For one thing, it positions the role of super just in the context of the age pension. The age pension is only one of the three pillars of our retirement income system; the other pillars being mandatory superannuation contributions and voluntary contributions.
It implies the age pension is the primary retirement income system with the role of super just to replace or supplement it. We think these roles should be reversed. The super system should enable most people to achieve self-reliance in retirement, while the age pension is the safety net for the minority. Of course, it may take many years to achieve this given the current high degree of reliance on the age pension (70 per cent), but it should be stated as an objective to work towards.
Another shortcoming is the FSI objective doesn’t mention the word ‘saving’, yet the whole point of super is to encourage and enable people, with the assistance of tax incentives, to save for retirement.
The linkage of superannuation to the age pension in the FSI definition also implies a levelling of aspirations that does not sit well in an economic system that should encourage and reward individual self-help, hard work, savings and innovation to maximise the economic and social wellbeing of individuals, families and the nation.
Nor does the FSI objective set any broad performance target for the super system or indicate what is an adequate level of income in retirement.
In 2007, the European Union set an objective for retirement incomes as “adequate retirement incomes for all and access to pensions which allow people to maintain, to a reasonable degree, their living standard after retirement”.
This concept embodies what is known as the ‘replacement rate’, which was canvassed by Ken Henry in his landmark review of Australia’s taxation system in 2010. It is generally accepted that an adequate replacement rate is 60 per cent to 70 per cent of pre-retirement, after-tax income. Such a specific target need not be stated in the objective, but should be adopted by government.
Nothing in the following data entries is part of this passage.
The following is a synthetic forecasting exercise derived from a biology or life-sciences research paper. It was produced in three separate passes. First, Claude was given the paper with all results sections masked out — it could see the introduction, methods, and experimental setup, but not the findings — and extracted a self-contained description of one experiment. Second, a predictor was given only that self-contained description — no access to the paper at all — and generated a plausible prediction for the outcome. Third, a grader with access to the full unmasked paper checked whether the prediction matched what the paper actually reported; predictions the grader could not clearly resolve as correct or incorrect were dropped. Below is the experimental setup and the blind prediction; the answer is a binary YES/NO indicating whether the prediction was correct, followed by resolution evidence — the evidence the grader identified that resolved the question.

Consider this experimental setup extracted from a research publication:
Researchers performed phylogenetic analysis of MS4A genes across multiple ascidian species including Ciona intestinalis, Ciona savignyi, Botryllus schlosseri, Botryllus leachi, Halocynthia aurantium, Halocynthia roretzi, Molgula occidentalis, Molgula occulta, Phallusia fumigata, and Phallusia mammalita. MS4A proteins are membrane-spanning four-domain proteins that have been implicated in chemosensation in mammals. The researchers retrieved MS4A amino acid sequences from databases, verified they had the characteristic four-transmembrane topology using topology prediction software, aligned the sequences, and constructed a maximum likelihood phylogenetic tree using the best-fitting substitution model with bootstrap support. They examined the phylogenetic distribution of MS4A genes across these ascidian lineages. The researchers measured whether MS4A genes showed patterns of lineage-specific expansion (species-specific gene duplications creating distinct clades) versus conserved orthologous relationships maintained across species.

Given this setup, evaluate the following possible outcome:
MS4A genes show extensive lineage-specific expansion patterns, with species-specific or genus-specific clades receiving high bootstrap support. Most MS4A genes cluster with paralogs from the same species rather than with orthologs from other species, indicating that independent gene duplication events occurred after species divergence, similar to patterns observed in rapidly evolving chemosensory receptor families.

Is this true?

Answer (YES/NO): YES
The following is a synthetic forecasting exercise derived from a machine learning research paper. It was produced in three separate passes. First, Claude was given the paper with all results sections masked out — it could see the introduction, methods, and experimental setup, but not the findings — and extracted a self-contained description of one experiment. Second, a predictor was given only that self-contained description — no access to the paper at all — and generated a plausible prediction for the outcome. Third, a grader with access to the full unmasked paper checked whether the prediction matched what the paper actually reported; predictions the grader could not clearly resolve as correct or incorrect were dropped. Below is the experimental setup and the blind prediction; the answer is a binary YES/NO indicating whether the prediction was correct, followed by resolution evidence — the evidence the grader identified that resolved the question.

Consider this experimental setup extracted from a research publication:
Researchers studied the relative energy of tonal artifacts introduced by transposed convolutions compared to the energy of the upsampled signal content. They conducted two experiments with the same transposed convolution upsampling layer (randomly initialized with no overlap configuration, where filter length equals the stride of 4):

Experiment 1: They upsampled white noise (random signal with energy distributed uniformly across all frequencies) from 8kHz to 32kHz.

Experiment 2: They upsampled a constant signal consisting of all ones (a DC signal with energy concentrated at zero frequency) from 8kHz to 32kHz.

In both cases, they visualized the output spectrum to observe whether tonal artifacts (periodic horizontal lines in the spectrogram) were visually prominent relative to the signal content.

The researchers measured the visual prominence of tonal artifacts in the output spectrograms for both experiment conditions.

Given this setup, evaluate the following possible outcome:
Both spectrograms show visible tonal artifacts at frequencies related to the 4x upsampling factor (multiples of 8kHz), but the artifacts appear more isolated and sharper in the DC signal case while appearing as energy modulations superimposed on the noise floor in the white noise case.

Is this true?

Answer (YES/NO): NO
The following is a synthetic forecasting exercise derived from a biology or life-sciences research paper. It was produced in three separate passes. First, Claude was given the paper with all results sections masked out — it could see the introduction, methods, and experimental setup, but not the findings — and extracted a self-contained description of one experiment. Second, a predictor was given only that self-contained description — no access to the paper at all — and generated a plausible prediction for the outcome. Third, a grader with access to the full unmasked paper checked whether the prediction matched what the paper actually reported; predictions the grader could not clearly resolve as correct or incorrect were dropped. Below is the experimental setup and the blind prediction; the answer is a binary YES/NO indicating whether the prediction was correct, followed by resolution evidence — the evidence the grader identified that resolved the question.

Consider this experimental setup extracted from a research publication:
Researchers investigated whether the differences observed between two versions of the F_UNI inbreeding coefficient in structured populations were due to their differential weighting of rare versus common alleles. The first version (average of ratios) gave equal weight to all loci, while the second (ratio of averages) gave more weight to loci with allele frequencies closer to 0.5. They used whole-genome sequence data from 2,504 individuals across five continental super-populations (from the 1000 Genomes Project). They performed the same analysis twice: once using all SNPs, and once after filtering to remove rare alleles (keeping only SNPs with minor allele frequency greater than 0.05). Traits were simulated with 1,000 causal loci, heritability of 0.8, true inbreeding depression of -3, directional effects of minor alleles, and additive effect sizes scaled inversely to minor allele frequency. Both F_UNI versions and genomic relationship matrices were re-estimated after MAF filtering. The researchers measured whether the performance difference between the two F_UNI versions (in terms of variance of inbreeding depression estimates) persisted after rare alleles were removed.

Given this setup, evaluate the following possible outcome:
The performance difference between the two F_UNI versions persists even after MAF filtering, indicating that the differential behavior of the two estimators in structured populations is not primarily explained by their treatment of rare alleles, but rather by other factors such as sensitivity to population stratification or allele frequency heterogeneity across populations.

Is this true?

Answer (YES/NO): NO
So what does the SMSF Owners’ Alliance think the objective should be? We have offered Treasury this definition: “The primary objective of the superannuation system is to give every working Australian the opportunity and encouragement to save enough so that they can fund an income in retirement that allows them to maintain, to a reasonable degree, their living standard after retirement.”
This statement should be accompanied by a set of principles to shape superannuation policy. Among the most important of these are:
• For individuals to have confidence investing their savings in superannuation for many years, it must be stable with any changes limited and justified in terms of the objective, not retrospective nor adversely affecting those who have made retirement decisions.
• The adequacy of retirement savings must take into account the risks borne by each individual with regard to longevity, health, aged care and other unpredictable costs during retirement.
• The distribution of tax incentives must be equitable, meaning they should generally be proportional to the income taxes paid by each individual. Any tax concession that is not proportional to taxes paid represents a transfer to others, is inequitable and must be justified.
• Limits on tax incentives must apply to contributions rather than investment outcomes and provide flexibility to allow for uneven income over an individual’s working life.
We accept that getting bipartisan agreement may be difficult, but urge the government to go for a clear and robust statement of what super is about with the least political compromise.